── Awakened After Centuries ──
Discovery
In 1992, one ordinary decision revealed an extraordinary underground secret.
A Decision That Changed Everything
From a bottomless pond to the Ninth Wonder of the World
Shiyanbei Village sits north of the Qujiang River in Longyou County, Zhejiang. For generations, villagers spoke of several ponds as being bottomless and full of fish.
In June 1992, Wu Anai and three companions decided to drain one of the ponds. They could not have known that this simple plan would expose a vast underground complex beneath their feet.
The Discovery Path
From curiosity to astonishment, the story unfolded step by step.
Local curiosity
Longstanding stories about the bottomless ponds led villagers to wonder what lay beneath. Wu Anai and three others decided to drain one pond and find out.

Seventeen days of pumping
Four pumps ran day and night. The pond held far more water than expected, and only after 17 days did the hidden stone walls begin to emerge.

The chamber appears
As the water level dropped, a huge man-made cavern came into view, with a high vault, regular pillars, and orderly chisel marks across the walls.

A chain of discoveries
The first cave led villagers and researchers to inspect nearby ponds. Within months, twenty-four similar giant chambers were identified in a compact area near Shiyanbei.

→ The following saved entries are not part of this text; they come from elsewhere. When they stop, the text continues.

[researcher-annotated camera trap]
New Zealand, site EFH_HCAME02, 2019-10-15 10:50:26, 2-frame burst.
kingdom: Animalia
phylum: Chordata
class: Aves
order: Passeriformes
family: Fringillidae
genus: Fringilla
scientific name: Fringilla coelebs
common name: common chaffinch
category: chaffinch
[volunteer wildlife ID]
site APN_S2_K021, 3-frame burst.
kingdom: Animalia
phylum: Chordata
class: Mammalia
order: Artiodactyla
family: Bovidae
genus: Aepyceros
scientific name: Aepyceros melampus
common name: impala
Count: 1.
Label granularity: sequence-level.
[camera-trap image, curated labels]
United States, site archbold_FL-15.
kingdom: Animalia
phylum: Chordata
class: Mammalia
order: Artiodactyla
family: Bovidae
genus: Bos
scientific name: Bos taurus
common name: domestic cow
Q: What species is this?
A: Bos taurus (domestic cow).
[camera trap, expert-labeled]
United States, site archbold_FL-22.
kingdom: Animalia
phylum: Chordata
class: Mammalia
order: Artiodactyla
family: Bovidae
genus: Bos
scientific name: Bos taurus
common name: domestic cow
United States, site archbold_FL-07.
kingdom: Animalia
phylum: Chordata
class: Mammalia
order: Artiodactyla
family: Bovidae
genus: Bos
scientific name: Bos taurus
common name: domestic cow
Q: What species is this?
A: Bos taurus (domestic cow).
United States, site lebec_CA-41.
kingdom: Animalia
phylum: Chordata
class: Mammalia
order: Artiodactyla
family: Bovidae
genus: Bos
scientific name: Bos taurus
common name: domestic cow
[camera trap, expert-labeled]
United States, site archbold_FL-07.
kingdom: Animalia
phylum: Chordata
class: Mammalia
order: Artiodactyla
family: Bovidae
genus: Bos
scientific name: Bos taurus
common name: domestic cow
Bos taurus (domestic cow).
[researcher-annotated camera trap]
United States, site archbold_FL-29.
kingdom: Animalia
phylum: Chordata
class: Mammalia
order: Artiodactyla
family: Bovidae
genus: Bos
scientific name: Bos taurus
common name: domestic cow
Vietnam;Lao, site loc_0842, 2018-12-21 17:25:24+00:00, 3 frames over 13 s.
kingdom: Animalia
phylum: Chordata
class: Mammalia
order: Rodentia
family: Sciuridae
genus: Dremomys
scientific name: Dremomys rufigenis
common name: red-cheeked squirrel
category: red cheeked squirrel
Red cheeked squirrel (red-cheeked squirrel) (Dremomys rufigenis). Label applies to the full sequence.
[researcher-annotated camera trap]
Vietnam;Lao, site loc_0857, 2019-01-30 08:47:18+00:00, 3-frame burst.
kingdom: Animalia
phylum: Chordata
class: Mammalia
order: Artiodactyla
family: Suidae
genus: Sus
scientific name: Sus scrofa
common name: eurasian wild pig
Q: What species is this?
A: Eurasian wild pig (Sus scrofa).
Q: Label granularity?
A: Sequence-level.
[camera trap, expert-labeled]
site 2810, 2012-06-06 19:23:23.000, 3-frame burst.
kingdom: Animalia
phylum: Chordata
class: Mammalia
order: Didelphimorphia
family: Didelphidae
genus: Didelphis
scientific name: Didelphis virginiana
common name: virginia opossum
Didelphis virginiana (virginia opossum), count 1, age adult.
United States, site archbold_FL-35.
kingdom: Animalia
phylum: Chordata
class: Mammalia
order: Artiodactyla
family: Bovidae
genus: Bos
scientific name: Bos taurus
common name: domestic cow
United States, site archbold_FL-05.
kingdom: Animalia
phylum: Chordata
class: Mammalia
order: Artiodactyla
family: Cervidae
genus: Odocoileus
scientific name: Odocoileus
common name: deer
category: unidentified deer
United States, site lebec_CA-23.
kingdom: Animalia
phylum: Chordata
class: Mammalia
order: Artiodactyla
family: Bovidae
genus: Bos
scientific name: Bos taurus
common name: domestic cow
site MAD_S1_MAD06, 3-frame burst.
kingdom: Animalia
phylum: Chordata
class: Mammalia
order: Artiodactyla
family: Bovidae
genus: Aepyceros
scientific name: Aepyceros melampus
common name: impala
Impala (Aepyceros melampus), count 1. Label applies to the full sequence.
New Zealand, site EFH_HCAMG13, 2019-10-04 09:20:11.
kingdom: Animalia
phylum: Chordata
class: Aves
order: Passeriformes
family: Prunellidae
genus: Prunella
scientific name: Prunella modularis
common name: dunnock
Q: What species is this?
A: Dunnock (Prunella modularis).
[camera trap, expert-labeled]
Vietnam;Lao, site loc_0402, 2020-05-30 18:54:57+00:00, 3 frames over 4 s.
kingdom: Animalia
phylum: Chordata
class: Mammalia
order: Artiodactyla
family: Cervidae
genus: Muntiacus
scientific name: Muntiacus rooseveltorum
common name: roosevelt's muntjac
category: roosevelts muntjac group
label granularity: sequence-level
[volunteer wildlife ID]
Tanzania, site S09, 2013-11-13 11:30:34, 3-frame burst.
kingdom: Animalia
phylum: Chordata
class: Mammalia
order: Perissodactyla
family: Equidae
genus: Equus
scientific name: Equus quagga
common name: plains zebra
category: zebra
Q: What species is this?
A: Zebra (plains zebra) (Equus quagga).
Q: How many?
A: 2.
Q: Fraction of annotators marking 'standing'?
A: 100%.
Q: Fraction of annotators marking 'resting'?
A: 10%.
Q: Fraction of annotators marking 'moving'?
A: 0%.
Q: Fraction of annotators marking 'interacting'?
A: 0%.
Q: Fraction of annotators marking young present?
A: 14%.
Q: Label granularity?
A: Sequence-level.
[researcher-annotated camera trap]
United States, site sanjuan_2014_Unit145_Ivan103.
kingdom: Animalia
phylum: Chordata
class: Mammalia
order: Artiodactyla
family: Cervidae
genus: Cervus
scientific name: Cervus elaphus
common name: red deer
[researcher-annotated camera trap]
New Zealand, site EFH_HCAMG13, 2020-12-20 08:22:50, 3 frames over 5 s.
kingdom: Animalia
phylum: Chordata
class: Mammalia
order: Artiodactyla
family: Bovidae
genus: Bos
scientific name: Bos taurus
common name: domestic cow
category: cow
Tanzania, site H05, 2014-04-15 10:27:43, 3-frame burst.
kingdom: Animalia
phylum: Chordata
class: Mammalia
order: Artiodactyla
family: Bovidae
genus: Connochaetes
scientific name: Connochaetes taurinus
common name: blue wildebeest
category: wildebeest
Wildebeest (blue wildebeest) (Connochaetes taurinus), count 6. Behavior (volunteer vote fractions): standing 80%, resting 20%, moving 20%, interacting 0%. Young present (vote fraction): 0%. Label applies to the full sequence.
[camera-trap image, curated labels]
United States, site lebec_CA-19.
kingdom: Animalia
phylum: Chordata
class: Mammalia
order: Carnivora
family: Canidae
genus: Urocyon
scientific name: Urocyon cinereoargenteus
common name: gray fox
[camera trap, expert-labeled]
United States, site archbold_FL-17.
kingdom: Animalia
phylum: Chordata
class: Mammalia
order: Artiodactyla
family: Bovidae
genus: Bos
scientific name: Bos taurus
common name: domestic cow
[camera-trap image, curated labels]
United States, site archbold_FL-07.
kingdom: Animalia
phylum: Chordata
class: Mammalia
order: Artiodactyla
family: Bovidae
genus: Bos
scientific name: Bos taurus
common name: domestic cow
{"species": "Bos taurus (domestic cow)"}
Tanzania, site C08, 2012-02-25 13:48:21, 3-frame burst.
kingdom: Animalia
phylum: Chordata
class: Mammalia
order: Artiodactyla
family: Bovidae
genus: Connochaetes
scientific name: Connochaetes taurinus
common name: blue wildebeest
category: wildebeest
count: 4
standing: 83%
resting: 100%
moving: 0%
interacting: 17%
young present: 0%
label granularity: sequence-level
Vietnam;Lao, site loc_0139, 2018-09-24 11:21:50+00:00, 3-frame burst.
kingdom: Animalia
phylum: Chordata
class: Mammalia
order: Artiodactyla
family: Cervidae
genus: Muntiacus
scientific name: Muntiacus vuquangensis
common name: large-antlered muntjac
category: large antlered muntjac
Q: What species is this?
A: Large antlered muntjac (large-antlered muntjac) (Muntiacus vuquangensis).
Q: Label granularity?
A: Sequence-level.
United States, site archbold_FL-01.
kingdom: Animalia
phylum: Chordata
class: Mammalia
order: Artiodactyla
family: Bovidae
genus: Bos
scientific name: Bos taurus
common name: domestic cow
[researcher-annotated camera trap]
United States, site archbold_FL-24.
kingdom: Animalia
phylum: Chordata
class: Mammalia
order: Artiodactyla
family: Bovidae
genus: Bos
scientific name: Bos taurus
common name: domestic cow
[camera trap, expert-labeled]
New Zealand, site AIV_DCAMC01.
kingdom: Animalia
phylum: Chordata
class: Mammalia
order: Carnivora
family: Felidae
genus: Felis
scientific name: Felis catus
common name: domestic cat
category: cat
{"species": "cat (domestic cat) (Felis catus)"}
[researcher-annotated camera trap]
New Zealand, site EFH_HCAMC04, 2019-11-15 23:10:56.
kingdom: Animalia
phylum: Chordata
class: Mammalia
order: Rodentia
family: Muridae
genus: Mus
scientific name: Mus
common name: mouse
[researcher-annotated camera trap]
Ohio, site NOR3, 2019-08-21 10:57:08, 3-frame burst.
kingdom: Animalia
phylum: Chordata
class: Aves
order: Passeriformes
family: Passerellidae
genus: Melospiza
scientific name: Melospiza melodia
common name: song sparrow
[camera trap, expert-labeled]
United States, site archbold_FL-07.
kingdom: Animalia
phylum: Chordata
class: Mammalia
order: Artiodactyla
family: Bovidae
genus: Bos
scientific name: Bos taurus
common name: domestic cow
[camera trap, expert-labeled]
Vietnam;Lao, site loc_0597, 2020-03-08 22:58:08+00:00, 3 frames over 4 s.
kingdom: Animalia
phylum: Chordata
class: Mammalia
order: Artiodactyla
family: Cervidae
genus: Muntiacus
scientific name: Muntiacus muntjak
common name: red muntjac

Systematic research begins
After repeated site visits and historical research, scholars proposed possible dates and functions, but no single explanation has answered all the questions.

National 4A scenic area
The Longyou Caves were named a national AAAA tourist attraction, becoming a major cultural destination in Quzhou.
Provincial heritage protection
The caves were listed as a Zhejiang provincial cultural heritage site and brought under formal protection.
National key cultural relic
The Longyou Caves, also known as the Xiaonanhai Stone Chambers, were included in China's seventh batch of Major Historical and Cultural Sites Protected at the National Level.
Why It Matters
The discovery changed how people think about ancient engineering.
Carbon dating suggests the caves may date from the late pre-Qin period to the Western Han era.
More caves are distributed along the Qujiang River, with twenty-four cleared and studied.
Despite China's extensive written tradition, no surviving text clearly records this project.